Excerto para ler —
──────

Carlos Ginzburg, El País, 11 junho ‘23

Há palavras que não resultam de verbo conjugado, antes são substantivo imperioso que se revelam omnipresentes no nosso quotidiano ou pela sua infeliz omissão, ou pelo seu impacto justo e grave. Tanto é que justificam justapôr-se a temas actuais e relevantes, tanto é que se explicam e se impõem por si mesmo!

Há palavras, necessaria e desejavelmente “necessárias e desejadas” e que existem para retratar e qualificar, sendo simultaneamente constatação e balanço, confronto e equilíbrio.
Verdade é uma dessas (poucas) palavras e, confessa-se, das mais fáceis de verbalizar e das mais difíceis de praticar. Não por dificuldade em aceitar o que significa, não por banalização e secundarização, mas sim, pela verdadeira noção e consciência (julga-se) da sua dimensão e exigência de racionalização e objectividade, de imparcialidade e verificação.

──────

Dados extraídos —

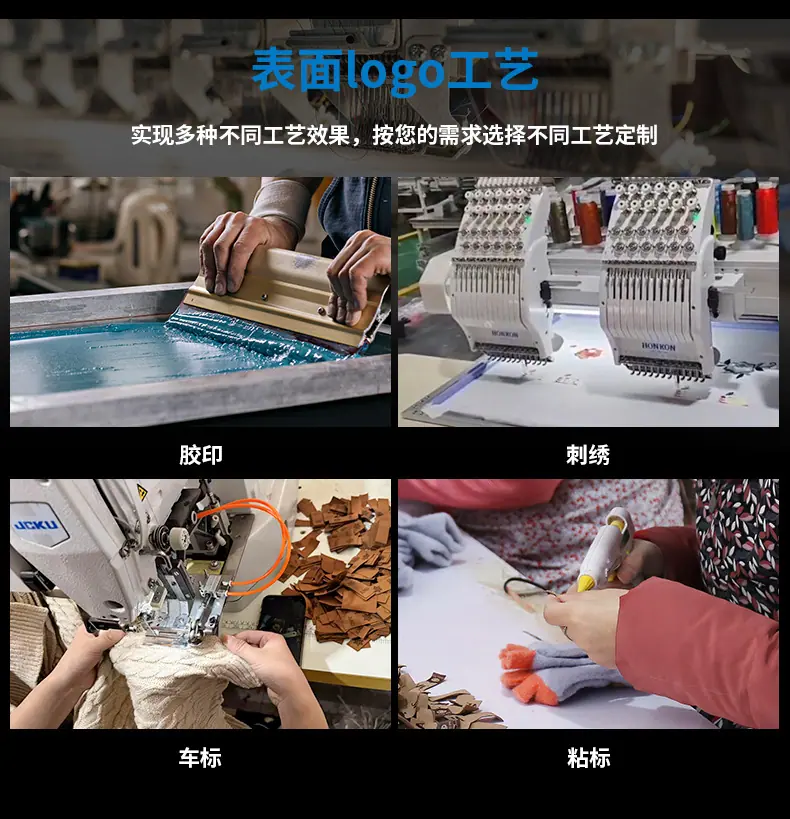 表面logo工艺

实现多种不同工艺效果，按您的需求选择不同工艺定制

HONKON

HONKON

胶印

刺绣

JCKU

车标

粘标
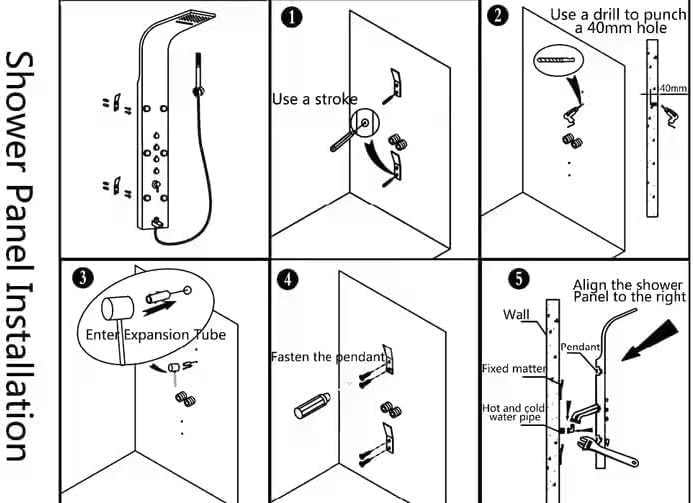 Shower Panel Installation

1
Use a stroke

2
Use a drill to punch a 40mm hole
40mm

3
Enter Expansion Tube

4
Fasten the pendant

5
Align the shower Panel to the right
Wall
Pendant
Fixed matter
Hot and cold water pipe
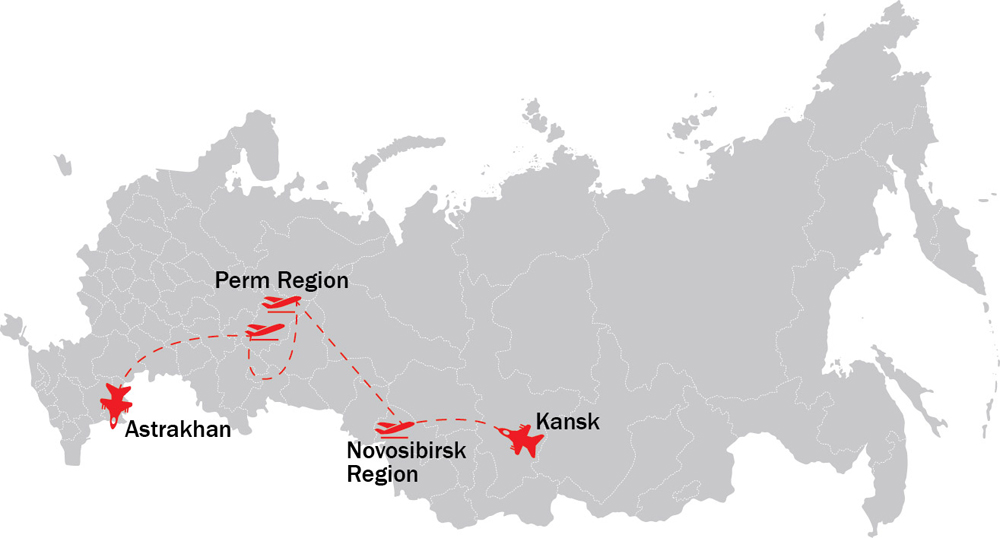 Perm Region

Astrakhan

Novosibirsk Region

Kansk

──────

Exercício 1 —
Diz se cada afirmação concorda com o excerto sobre a palavra verdade, respondendo sim ou não e citando as palavras do excerto que o decidem.
(a) O excerto diz que "verdade" é das palavras mais difíceis de verbalizar.
(b) Segundo o excerto, há palavras que existem para retratar e qualificar.
(c) O excerto atribui a dificuldade de praticar a verdade à sua banalização.
Exercício 2 — Repete, sem alterações, o trecho do excerto sobre a palavra verdade entre "Carlos Ginzburg, El" e "imparcialidade e verificação.", com ambos incluídos.

Resposta 1 —
(a) Não: "das mais fáceis de verbalizar e das mais difíceis de praticar".
(b) Sim: "existem para retratar e qualificar".
(c) Não: "Não por dificuldade em aceitar o que significa, não por banalização e secundarização".

Resposta 2 —
Carlos Ginzburg, El País, 11 junho ‘23

Há palavras que não resultam de verbo conjugado, antes são substantivo imperioso que se revelam omnipresentes no nosso quotidiano ou pela sua infeliz omissão, ou pelo seu impacto justo e grave. Tanto é que justificam justapôr-se a temas actuais e relevantes, tanto é que se explicam e se impõem por si mesmo!

Há palavras, necessaria e desejavelmente “necessárias e desejadas” e que existem para retratar e qualificar, sendo simultaneamente constatação e balanço, confronto e equilíbrio.
Verdade é uma dessas (poucas) palavras e, confessa-se, das mais fáceis de verbalizar e das mais difíceis de praticar. Não por dificuldade em aceitar o que significa, não por banalização e secundarização, mas sim, pela verdadeira noção e consciência (julga-se) da sua dimensão e exigência de racionalização e objectividade, de imparcialidade e verificação.